Relations / Sql Aggregation Nulls
Least You Need to Know: GROUP BY, Aggregation, and NULL Semantics
Aggregation questions are about partitioning rows into groups, then summarizing each group carefully. The common traps are filtering at the wrong stage, forgetting how `NULL` behaves, and accidentally duplicating rows before aggregating.
The least you need to know
- A `GROUP BY` query partitions rows by the grouping columns and computes aggregates per group.
- `WHERE` filters individual rows before grouping, while `HAVING` filters groups after aggregates are computed.
- `COUNT(*)` counts rows, but `COUNT(column)` ignores rows where that column is `NULL`.
- `NULL` is not equal to ordinary values and must be checked with `IS NULL` or `IS NOT NULL`.

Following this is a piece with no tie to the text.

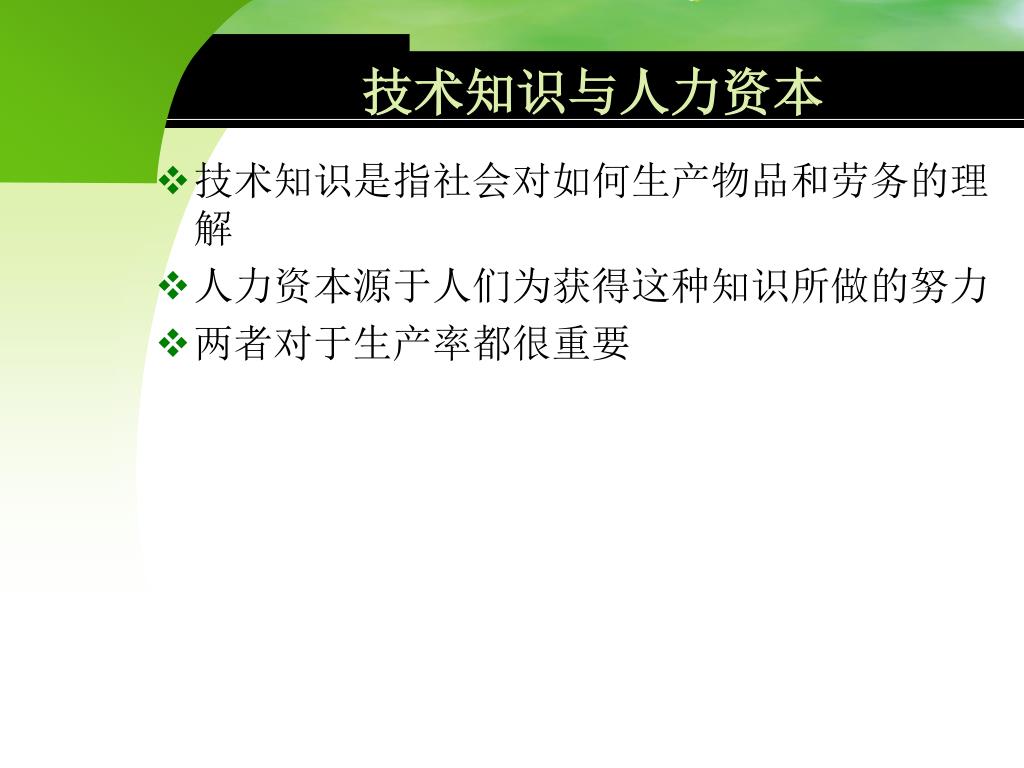 技术知识与人力资本

❖ 技术知识是指社会对如何生产物品和劳务的理解

❖ 人力资本源于人们为获得这种知识所做的努力

❖ 两者对于生产率都很重要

- Joining before aggregating can duplicate rows and change sums, counts, and averages.
Key notation
GROUP BY k
partition rows by key k before aggregating
COUNT(*)
count every row in the group
COUNT(col)
count only rows where col is not NULL
Tiny worked example
- To count orders per customer, group order rows by `customer_id` and compute `COUNT(*)` in each group.
- If you only want customers with at least three orders, that threshold applies after grouping, so it belongs in `HAVING`.
- If a nullable coupon column is counted with `COUNT(coupon_code)`, rows whose coupon is `NULL` do not contribute.
- If you join orders to order_items before counting orders, each order can duplicate into many item rows, so the aggregate may need `COUNT(DISTINCT order_id)` instead.
Common mistakes
- Students often write aggregate filters in WHERE even though the aggregate value does not exist yet.
- Students often treat NULL like an ordinary comparable value.
- Students often forget that joins can change aggregate results by duplicating base rows.
How to recognize this kind of problem
- If the condition says 'at least 5 per user', think grouping first, then HAVING.
- If the counted column can be NULL, compare COUNT(column) against COUNT(*).
- If a one-to-many join happens before aggregation, check for duplicate contribution.